Unnamed: 0,Hours,HP,Weight in kg,Price ex VAT,Front Loader_no,Front Loader_yes,Year_-2000,Year_2000-2004,Year_2005-2009,Year_2010-2014,Year_2015-present
0,2137,250,9300,128750,1,0,0,0,0,0,1
1,3330,125,5910,46000,1,0,0,0,0,1,0
2,679,116,4700,41995,0,1,0,0,0,0,1
3,5216,90,3700,23750,1,0,0,0,0,1,0
4,2825,155,7100,82000,1,0,0,0,0,0,1


We train our model using a 70/30 train/test split. A cross validation technique may be used in future once more data has been collected for training.

In [8]:
# Isolate the descriptive feature from the training set
X = df.drop(columns=["Price ex VAT"])
Y = np.array(df['Price ex VAT'])

# Split the data into training and test sets
X_train, X_test, y_train, y_test \
    = train_test_split(X, Y, \
                        shuffle=True, \
                        train_size = 0.7)

In [9]:
# Define and train a Random Forest Regressor model
model = RandomForestRegressor()
model.fit(X_train, y_train)

# Make predictions based on the test set and save the accuracy score
y_pred=model.predict(X_test)

# Calculate the absolute errors
errors = abs(y_pred - y_test)
errors

array([12421.03,  3926.16, 10189.94, 16972.92, 70206.79, 21758.32,
       10214.44,  2819.62,  4600.06,  6588.76,  2439.54])

In [10]:
# Print the Mean Absolute Error
print('Mean Absolute Error:', round(np.mean(errors), 2))

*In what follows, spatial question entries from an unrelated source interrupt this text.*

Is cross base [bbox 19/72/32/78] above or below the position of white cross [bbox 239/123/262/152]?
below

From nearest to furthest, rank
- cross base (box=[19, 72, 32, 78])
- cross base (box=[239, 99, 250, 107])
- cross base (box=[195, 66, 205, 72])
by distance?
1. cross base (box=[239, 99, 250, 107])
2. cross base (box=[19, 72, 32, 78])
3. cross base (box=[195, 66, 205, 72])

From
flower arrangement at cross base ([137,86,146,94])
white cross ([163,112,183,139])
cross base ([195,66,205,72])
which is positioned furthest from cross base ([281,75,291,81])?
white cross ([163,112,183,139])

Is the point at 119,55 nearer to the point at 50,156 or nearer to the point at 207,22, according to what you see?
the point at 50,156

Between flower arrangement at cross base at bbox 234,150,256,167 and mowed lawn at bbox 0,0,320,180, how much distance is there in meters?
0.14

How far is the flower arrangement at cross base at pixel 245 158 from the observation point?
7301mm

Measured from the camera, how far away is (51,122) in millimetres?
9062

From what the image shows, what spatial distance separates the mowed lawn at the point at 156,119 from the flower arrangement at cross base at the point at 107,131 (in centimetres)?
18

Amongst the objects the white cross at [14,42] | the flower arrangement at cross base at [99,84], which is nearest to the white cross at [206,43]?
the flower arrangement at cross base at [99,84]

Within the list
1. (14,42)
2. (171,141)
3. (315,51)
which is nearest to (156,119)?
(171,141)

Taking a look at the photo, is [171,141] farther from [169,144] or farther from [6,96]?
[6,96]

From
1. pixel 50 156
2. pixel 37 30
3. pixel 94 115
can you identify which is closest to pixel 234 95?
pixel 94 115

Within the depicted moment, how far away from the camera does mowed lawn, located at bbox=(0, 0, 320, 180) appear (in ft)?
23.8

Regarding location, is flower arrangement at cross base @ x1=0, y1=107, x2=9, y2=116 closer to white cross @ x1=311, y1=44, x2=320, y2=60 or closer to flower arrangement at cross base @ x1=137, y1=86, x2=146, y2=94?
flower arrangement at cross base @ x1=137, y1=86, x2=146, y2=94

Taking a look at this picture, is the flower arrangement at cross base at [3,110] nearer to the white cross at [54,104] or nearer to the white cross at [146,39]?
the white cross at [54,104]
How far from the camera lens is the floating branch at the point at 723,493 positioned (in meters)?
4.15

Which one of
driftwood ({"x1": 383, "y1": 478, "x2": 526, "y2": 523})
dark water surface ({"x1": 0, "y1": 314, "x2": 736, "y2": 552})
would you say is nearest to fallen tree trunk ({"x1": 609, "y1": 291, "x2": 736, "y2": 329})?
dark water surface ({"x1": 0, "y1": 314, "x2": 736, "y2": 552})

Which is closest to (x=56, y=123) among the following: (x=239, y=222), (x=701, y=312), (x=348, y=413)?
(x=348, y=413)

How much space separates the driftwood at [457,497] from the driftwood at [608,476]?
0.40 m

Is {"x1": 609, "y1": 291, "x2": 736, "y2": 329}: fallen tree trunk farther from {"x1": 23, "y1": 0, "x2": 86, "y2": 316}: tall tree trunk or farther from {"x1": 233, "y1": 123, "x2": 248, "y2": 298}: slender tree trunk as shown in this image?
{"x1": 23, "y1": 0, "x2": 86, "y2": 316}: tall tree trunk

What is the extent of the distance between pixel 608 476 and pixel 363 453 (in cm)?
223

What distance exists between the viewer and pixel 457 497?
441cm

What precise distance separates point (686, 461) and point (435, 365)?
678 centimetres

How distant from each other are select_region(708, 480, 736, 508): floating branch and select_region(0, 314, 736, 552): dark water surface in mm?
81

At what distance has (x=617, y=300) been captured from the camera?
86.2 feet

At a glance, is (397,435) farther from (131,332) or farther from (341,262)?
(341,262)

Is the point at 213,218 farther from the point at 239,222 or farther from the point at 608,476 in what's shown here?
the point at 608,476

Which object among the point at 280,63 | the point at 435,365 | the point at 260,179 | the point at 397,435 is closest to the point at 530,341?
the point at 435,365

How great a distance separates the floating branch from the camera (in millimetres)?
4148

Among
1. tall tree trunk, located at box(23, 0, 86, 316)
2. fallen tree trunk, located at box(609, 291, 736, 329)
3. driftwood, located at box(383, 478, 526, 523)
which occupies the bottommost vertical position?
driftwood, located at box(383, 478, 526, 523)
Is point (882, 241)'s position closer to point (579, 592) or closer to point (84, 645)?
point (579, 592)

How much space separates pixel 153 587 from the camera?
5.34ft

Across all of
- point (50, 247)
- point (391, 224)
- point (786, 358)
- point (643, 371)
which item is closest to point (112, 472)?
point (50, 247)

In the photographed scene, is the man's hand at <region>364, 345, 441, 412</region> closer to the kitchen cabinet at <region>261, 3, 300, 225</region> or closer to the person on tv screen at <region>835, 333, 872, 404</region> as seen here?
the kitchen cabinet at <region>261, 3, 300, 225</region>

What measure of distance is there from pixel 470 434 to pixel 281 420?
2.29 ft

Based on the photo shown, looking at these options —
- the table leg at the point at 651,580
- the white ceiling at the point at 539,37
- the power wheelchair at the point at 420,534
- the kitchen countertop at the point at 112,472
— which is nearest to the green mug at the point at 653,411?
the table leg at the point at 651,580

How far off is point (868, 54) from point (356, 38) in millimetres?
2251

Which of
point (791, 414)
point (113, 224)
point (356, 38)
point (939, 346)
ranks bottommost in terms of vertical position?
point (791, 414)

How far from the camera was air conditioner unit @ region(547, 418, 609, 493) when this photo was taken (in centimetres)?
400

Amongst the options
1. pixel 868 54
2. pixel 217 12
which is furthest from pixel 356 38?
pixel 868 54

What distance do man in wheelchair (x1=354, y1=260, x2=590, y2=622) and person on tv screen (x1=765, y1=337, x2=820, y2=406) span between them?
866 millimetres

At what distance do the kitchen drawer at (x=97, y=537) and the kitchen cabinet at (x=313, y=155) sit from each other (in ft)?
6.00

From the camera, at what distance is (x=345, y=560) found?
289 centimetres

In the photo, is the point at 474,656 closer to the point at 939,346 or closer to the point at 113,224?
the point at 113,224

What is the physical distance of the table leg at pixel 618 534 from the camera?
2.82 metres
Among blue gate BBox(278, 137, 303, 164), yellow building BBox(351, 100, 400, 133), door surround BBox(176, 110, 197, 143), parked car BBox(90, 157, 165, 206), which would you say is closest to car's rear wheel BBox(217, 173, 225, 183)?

Mean Absolute Error: 14739.78


In [11]:
# Calculate and print the figures for Root Mean Squared Error and R-squared
test_set_rmse_1 = (np.sqrt(mean_squared_error(y_test, y_pred)))
test_set_r2_1 = r2_score(y_test, y_pred)
print("RMSE: ",test_set_rmse_1)
print("R2: ",test_set_r2_1)

RMSE:  23639.024298573055
R2:  0.6054568045729344


As we add more data to the dataset (it currently consists of 33 rows), we will get to a stage where we can go deeper into feature engineering and algorithm tuning in order to increase model performance.